Supplied entries>
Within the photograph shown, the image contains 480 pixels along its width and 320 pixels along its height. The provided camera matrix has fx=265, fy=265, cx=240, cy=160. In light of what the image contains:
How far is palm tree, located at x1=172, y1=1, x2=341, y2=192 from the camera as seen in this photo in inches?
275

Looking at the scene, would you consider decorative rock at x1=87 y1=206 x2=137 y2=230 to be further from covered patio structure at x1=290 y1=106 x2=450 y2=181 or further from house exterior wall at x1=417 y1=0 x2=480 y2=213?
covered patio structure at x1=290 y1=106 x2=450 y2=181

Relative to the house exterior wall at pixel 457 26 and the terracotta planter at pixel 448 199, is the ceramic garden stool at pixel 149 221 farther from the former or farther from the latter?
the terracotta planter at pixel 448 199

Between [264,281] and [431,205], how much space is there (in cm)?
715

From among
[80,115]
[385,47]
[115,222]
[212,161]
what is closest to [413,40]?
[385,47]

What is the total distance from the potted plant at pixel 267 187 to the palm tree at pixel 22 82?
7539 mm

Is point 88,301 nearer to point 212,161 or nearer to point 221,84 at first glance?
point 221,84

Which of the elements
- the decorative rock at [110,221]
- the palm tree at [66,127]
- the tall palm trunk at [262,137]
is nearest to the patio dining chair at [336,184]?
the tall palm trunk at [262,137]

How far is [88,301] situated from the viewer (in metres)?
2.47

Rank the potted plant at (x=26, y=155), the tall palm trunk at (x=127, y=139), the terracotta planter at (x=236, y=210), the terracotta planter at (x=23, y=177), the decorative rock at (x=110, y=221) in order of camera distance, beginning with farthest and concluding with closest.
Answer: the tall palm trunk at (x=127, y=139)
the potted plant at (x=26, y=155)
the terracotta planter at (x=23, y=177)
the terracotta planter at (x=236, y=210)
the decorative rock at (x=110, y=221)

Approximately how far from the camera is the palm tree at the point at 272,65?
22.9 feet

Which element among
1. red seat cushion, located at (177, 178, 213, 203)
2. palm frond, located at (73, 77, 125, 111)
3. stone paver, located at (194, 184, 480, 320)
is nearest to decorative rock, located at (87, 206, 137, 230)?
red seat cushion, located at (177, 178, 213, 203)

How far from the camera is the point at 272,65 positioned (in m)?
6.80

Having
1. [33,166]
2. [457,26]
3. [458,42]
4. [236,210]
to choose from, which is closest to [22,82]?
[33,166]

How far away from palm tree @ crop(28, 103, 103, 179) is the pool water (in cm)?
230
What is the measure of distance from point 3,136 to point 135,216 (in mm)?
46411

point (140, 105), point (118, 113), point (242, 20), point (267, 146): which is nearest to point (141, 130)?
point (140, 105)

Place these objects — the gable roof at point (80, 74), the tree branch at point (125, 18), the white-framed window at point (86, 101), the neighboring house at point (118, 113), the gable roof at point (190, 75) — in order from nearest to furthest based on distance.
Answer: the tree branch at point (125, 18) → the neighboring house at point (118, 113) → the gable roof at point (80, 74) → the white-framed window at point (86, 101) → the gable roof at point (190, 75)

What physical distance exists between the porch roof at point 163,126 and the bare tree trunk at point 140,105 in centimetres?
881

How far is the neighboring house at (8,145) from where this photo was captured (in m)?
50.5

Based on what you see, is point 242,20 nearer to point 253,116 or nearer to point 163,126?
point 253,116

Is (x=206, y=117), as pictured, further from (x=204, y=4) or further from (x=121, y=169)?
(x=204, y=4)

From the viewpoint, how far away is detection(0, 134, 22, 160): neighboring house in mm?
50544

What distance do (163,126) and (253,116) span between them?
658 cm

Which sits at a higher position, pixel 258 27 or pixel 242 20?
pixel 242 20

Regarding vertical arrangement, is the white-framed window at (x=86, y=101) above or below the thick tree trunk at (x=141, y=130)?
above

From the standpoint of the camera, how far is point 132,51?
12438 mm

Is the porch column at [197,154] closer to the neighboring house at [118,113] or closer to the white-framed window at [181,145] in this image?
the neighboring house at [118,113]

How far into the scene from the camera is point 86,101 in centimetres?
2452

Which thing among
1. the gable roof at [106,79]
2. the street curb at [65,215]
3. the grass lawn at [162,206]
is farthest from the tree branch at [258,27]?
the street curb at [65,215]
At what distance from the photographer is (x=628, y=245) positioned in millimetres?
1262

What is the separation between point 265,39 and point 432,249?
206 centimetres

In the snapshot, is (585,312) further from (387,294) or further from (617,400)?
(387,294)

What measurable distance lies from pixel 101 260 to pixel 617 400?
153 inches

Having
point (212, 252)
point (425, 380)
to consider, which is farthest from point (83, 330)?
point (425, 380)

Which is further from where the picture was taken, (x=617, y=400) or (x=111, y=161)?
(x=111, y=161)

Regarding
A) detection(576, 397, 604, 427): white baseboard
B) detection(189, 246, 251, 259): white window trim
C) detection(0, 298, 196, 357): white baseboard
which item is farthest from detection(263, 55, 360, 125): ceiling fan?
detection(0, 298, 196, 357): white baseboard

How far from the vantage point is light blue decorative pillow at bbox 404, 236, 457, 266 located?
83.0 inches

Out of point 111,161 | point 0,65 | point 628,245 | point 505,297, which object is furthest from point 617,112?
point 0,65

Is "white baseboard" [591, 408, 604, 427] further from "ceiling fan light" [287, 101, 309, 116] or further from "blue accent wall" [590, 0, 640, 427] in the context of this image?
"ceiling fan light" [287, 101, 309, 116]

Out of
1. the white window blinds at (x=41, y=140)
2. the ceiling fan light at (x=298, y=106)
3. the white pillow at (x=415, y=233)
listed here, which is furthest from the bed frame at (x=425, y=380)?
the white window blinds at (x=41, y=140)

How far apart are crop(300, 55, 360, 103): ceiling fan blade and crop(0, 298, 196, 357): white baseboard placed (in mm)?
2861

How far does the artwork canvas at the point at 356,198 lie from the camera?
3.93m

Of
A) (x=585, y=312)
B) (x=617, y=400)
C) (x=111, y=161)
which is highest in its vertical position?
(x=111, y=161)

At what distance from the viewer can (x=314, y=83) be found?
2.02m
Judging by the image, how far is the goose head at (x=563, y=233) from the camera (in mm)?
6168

Work required>
Please rewrite every record line, requests included, from the line containing "At what distance from the viewer" through the end of the records. Raise each distance in the answers by 119.

Output for this task>
At what distance from the viewer can (x=314, y=83) be found?
121.02m
Judging by the image, how far is the goose head at (x=563, y=233) from the camera (in mm)?
6287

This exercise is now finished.